**Written task:**
Transcribe each of the entries below word for word, line by line, without changing anything.

**Stored items:**

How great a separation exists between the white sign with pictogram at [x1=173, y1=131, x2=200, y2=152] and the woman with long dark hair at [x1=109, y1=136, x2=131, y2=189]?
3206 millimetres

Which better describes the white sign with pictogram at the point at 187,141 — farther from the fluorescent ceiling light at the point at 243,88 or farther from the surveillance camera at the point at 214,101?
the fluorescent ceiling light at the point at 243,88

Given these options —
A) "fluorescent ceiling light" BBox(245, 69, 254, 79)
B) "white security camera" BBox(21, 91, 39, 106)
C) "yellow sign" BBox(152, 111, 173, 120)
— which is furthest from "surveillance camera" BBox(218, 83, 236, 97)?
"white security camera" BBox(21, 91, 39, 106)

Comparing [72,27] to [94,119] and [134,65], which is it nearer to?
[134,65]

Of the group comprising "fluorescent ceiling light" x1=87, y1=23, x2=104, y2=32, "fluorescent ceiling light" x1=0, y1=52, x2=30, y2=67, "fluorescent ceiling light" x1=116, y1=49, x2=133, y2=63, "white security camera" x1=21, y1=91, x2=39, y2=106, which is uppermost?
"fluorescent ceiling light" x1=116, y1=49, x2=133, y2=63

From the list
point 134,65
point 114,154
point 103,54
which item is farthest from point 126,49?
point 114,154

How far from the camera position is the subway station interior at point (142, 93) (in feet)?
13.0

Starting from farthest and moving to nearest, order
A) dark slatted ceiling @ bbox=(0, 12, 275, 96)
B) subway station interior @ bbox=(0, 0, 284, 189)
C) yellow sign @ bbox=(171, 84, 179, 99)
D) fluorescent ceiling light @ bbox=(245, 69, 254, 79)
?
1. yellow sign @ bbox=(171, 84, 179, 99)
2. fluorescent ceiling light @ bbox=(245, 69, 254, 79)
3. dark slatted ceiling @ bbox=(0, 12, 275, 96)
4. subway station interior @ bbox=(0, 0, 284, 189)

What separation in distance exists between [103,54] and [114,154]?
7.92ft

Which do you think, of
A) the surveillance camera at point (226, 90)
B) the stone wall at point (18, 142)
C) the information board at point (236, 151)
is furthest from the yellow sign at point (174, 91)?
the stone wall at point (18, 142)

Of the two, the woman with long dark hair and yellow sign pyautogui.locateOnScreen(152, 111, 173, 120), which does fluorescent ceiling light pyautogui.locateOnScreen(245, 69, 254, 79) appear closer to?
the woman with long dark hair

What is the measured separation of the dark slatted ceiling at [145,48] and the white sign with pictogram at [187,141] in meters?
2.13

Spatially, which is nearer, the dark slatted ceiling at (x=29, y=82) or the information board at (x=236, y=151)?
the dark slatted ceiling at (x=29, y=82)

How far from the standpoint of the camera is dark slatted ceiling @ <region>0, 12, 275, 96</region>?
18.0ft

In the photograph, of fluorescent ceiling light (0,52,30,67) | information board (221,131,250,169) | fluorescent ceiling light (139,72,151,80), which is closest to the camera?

**Output of the exercise:**
How great a separation exists between the white sign with pictogram at [x1=173, y1=131, x2=200, y2=152] and the woman with long dark hair at [x1=109, y1=136, x2=131, y2=189]?
3206 millimetres

Which better describes the white sign with pictogram at the point at 187,141 — farther from the fluorescent ceiling light at the point at 243,88 or farther from the surveillance camera at the point at 214,101?
the fluorescent ceiling light at the point at 243,88

Given these options —
A) "fluorescent ceiling light" BBox(245, 69, 254, 79)
B) "white security camera" BBox(21, 91, 39, 106)
C) "yellow sign" BBox(152, 111, 173, 120)
— which is furthest from "surveillance camera" BBox(218, 83, 236, 97)?
"white security camera" BBox(21, 91, 39, 106)

Comparing [72,27] to [94,119] and [134,65], which is it nearer to?
[134,65]

Of the group comprising "fluorescent ceiling light" x1=87, y1=23, x2=104, y2=32, "fluorescent ceiling light" x1=0, y1=52, x2=30, y2=67, "fluorescent ceiling light" x1=116, y1=49, x2=133, y2=63, "white security camera" x1=21, y1=91, x2=39, y2=106, which is uppermost?
"fluorescent ceiling light" x1=116, y1=49, x2=133, y2=63

From the list
point 134,65
point 114,154
point 103,54
which item is farthest from point 126,49?
point 114,154

How far from the camera position is the subway station interior at point (142, 93) (in feet)?
13.0

Starting from farthest and moving to nearest, order
A) dark slatted ceiling @ bbox=(0, 12, 275, 96)
B) subway station interior @ bbox=(0, 0, 284, 189)
C) yellow sign @ bbox=(171, 84, 179, 99)
D) fluorescent ceiling light @ bbox=(245, 69, 254, 79)
?
1. yellow sign @ bbox=(171, 84, 179, 99)
2. fluorescent ceiling light @ bbox=(245, 69, 254, 79)
3. dark slatted ceiling @ bbox=(0, 12, 275, 96)
4. subway station interior @ bbox=(0, 0, 284, 189)

What separation in distance exists between [103,54] and [114,154]?
7.92ft

Which do you think, of
A) the surveillance camera at point (226, 90)
B) the stone wall at point (18, 142)
C) the information board at point (236, 151)
is furthest from the yellow sign at point (174, 91)?
the stone wall at point (18, 142)

Of the two, the woman with long dark hair and yellow sign pyautogui.locateOnScreen(152, 111, 173, 120), which does fluorescent ceiling light pyautogui.locateOnScreen(245, 69, 254, 79) appear closer to?
the woman with long dark hair

What is the measured separation of the dark slatted ceiling at [145,48] and the white sign with pictogram at [187,141] in meters?
2.13

Spatially, which is nearer, the dark slatted ceiling at (x=29, y=82) or the information board at (x=236, y=151)?
the dark slatted ceiling at (x=29, y=82)

How far from the standpoint of the camera is dark slatted ceiling @ <region>0, 12, 275, 96</region>?
18.0ft

In the photograph, of fluorescent ceiling light (0,52,30,67) | information board (221,131,250,169) | fluorescent ceiling light (139,72,151,80), which is closest to the camera?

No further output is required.